- EXERCISE OBJECTIVE
Revise the listing below so that every "bounding box" becomes "bbox", and leave everything else as it is.
***
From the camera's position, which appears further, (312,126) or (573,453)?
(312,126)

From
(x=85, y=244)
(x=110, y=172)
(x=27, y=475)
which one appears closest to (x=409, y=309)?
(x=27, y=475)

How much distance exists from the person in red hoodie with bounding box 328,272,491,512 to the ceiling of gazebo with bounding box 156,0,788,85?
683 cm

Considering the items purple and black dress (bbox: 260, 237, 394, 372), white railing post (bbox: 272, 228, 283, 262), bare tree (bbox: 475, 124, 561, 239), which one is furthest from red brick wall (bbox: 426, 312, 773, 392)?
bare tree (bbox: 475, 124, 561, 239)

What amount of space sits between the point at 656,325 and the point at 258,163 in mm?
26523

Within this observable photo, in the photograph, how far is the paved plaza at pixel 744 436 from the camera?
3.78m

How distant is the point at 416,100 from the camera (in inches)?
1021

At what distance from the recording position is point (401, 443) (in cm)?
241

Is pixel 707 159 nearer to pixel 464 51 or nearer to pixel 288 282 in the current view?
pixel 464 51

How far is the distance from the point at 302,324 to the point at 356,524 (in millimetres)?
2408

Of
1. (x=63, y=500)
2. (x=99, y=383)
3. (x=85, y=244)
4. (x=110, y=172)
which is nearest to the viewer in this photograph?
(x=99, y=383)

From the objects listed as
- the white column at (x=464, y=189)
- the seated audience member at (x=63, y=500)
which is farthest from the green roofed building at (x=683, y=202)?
***
- THE ANSWER
From the camera's position, which appears further, (312,126) or (573,453)?
(312,126)

From
(x=85, y=244)
(x=110, y=172)
(x=27, y=475)
which one appears closest to (x=409, y=309)?
(x=27, y=475)

How much distance exists from the person in red hoodie with bbox 328,272,491,512 to the ceiling of gazebo with bbox 156,0,788,85?
683 cm

Considering the items purple and black dress (bbox: 260, 237, 394, 372), white railing post (bbox: 272, 228, 283, 262), bare tree (bbox: 475, 124, 561, 239), which one is furthest from red brick wall (bbox: 426, 312, 773, 392)?
bare tree (bbox: 475, 124, 561, 239)

What amount of space sits between the point at 656,325 and the point at 258,163 in mm?
26523

Within this observable photo, in the photograph, how far is the paved plaza at pixel 744 436 from the camera?
3.78m

How distant is the point at 416,100 from the camera (in inches)?
1021

At what distance from the recording position is point (401, 443) (in cm)?
241

Is pixel 707 159 nearer to pixel 464 51 or nearer to pixel 288 282 in the current view?
pixel 464 51

How far is the distance from the point at 302,324 to the point at 356,524 (in millimetres)?
2408

Of
1. (x=63, y=500)
2. (x=99, y=383)
3. (x=85, y=244)
4. (x=110, y=172)
which is nearest to the viewer in this photograph?
(x=99, y=383)

From the objects listed as
- the white column at (x=464, y=189)
- the seated audience member at (x=63, y=500)
which is farthest from the green roofed building at (x=683, y=202)?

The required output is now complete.